Neuroprotective effect of nipradilol on axotomized rat retinal ganglion cells.

Author information

1
Department of Ophthalmology, Tohoku University School of Medicine, Sendai, Japan. ntoru@fa2.so-net.ne.jp

Abstract

PURPOSE:

To determine whether nipradilol, a new anti-glaucoma drug, can protect retinal ganglion cells (RGCs) from secondary cell death caused by transection of the optic nerve (ON).

METHODS:

The ON was transected 0.7 mm from its exit from the eye in Sprague Dawley rats. Nipradilol (1 x 10(-8) - 10(-3) M), timolol, prazosin, or sodium nitroprusside (SNP) (1 x 10(-6) - 10(-4) M) was injected intravitreally fifteen-minutes before the ON transection. Control eyes received the same amount of phosphate buffered (PB). The RGCs were labeled retrogradely by placing gelfoam soaked in fluoro-gold (FG) on the stump of ON. RGCs density was determined by counting the FG-labeled RGCs in flat-mounted retinas 3 to 14 days post-transection. To determine whether the neuroprotective action of nipradilol was due to its NO-donor property, carboxy-PTIO, a NO-scavenger, or KT5832, a protein kinase G inhibitor, was injected with the nipradilol.

RESULTS:

After ON transection, the number of surviving RGCs after intravitreal injection of 1 x 10(-4) M nipradilol was significantly higher than that following PB injection. This protective activity was dose-dependent. Neither timolol nor prazosin had a neuroprotective effect but SNP protected RGCs in a dose-dependent manner.
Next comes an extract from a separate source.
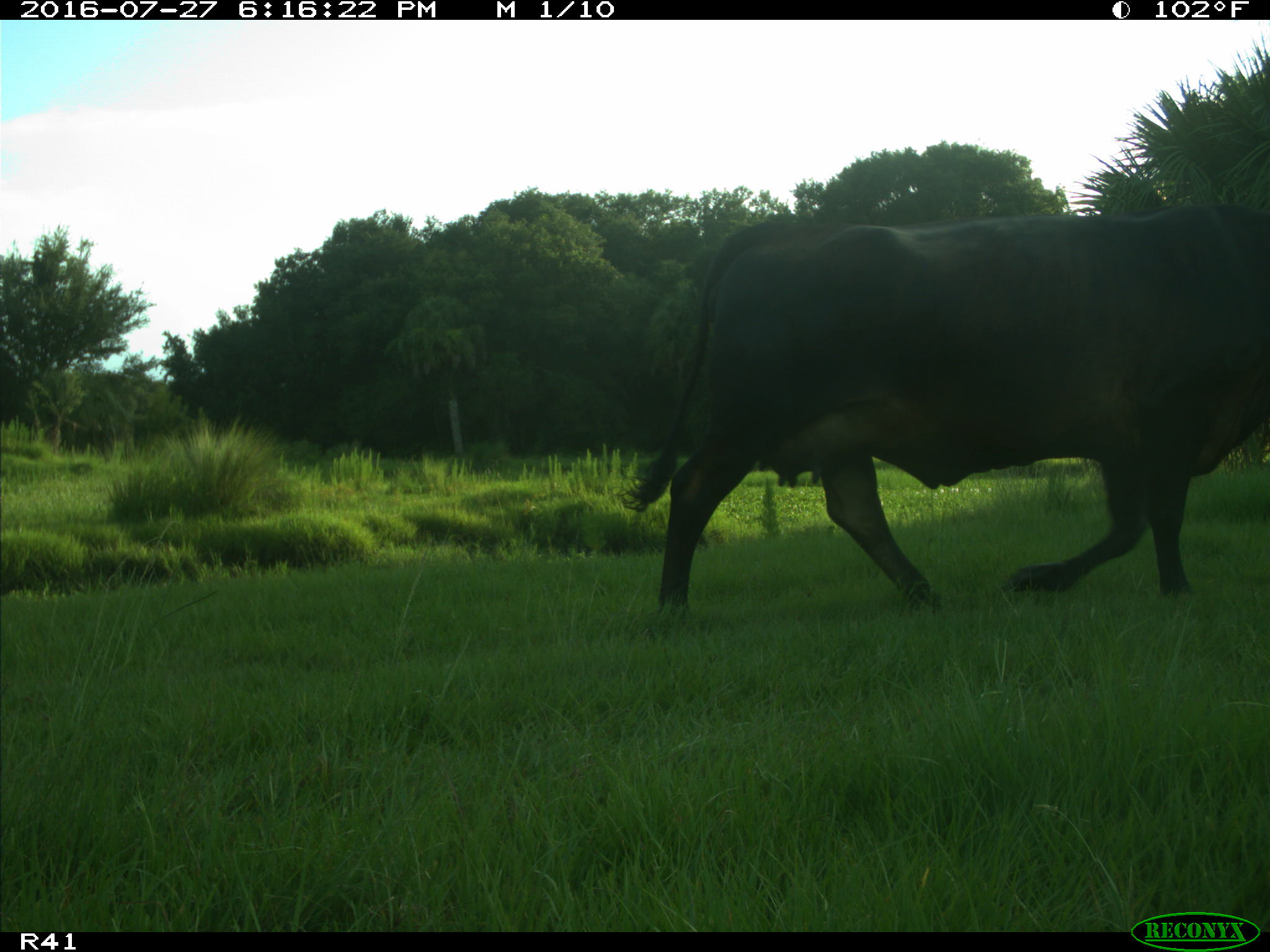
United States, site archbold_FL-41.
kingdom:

Carboxy-PTIO and KT5832 decreased the neuroprotective effect of nipradilol.

CONCLUSIONS:

These results indicate that nipradilol has a possibility of neuroprotective effect on axotomized RGCs, and the effect depended mainly on its NO-donor property.

PMID:
12187483
DOI:
10.1076/ceyr.24.2.114.8162
[Indexed for MEDLINE]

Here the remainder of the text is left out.